Konya'nın Karaman ilçesinde başladı hikayemiz. Hani ilk görüşte aşk derler ya işte oydu benimkisi. Ben onu çok sevdim o beni hiç sevmedi. Bir akşam iş dönüşü ona karşı hiç boş olmadığımı fark ettim.
Onu gördüğümde kalbim hızla çarpıyor ve midem bulanıyordu. Tepemden sıcak sular boşalır, titrerdim. Ey gerektiğinde taşa bile can veren rabbim, senden çok sevmedim onu ama o nasıl bi duygu Allahım, o nasıl bi heyecan. Onu görünce gözlerim dolar elim ayağıma dolanıp ne yapacağımı şaşırırdım. Çünkü ben ona aşıktım...
Lise birden beri hep yanımda olan bi kuzenim vardı. Çiğdem... benim sırdaşım arkadaşım tek güvendiğim insandı. İçimdeki sevgiyi yere göge sığdıramadım ve açıldım çiğdem'e.
-Çiğdem dedim ilk görüşte aşka inanırmısın dedim.

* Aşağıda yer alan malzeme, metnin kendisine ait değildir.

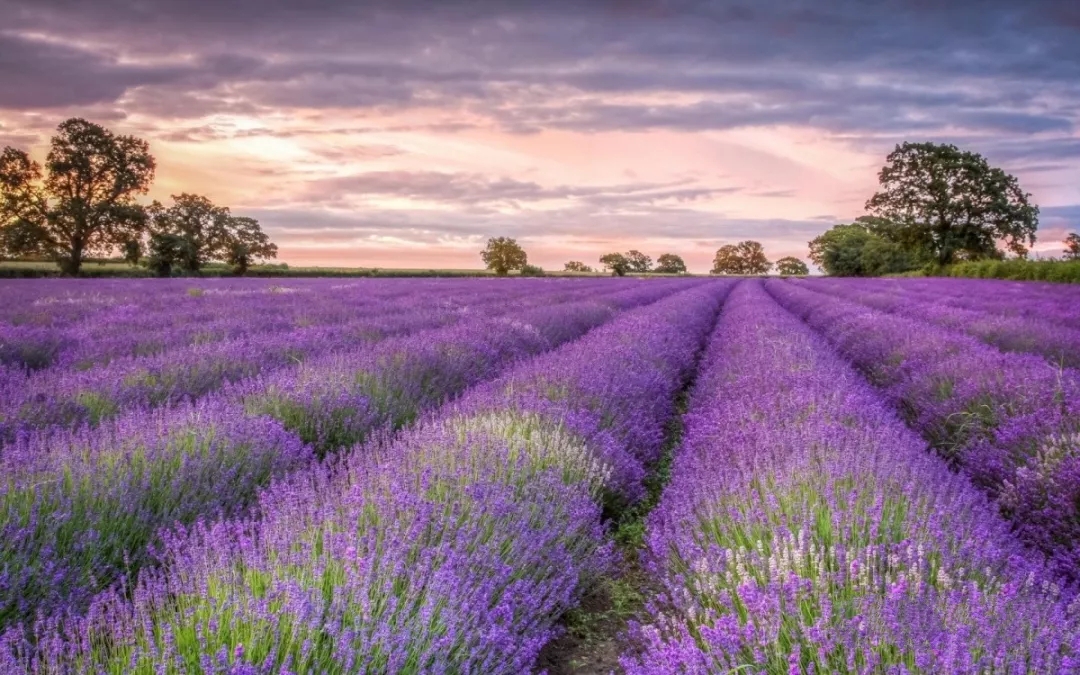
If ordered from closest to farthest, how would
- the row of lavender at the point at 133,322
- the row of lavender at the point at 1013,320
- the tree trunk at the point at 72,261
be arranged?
the row of lavender at the point at 133,322, the row of lavender at the point at 1013,320, the tree trunk at the point at 72,261

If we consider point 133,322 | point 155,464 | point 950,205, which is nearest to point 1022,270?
point 950,205

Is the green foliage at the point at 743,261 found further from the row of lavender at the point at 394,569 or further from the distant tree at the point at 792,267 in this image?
the row of lavender at the point at 394,569

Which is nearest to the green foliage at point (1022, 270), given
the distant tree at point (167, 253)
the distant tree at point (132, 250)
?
the distant tree at point (167, 253)

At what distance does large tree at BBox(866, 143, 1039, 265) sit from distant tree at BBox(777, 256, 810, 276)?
86.9 meters

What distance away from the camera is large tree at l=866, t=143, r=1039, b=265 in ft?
122

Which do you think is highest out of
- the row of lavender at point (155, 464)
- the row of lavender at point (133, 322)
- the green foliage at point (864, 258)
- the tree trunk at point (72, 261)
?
the green foliage at point (864, 258)

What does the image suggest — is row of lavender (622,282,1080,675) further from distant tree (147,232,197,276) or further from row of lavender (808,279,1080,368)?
distant tree (147,232,197,276)

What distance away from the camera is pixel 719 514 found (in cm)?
263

+neden inanmıyım medine dedi.
-o zaman dinle beni. Ben ismaile karşı hiç boş değilim.
+Bekle medine dedi. Onun sana açılmasını bekle.
-Tamam ama nereye kadar bekliyim ya bana hiç bişey hissetmezse, ya beni hiç sevmezse.
+zaman varmelisin ona medine, emin ol bir süre sonra o da sana karşı bişeyler hissedecektir dedi.
Zaman...
Herşeyin ilacı zaman bi bana iyi gelmedi. Herkes hatalarını telafi etti ama ben hata yaptım hemde öyle bi hata yaptım ki. Ne yaptım biliyomusunuz? Gidip ismaile açıldım. " senden hoşlanıyorum ismail" dedim. Aradan bir hafta geçmemişti ki bana çıkma teklif etti. Tabi ben de ilk defa biriyle çıkacam ya; ya o nasıl bi heyecan öyle. Kalbimin sesinden kendi sesimi duyamıyordum. Domates gibi kızarıyordum.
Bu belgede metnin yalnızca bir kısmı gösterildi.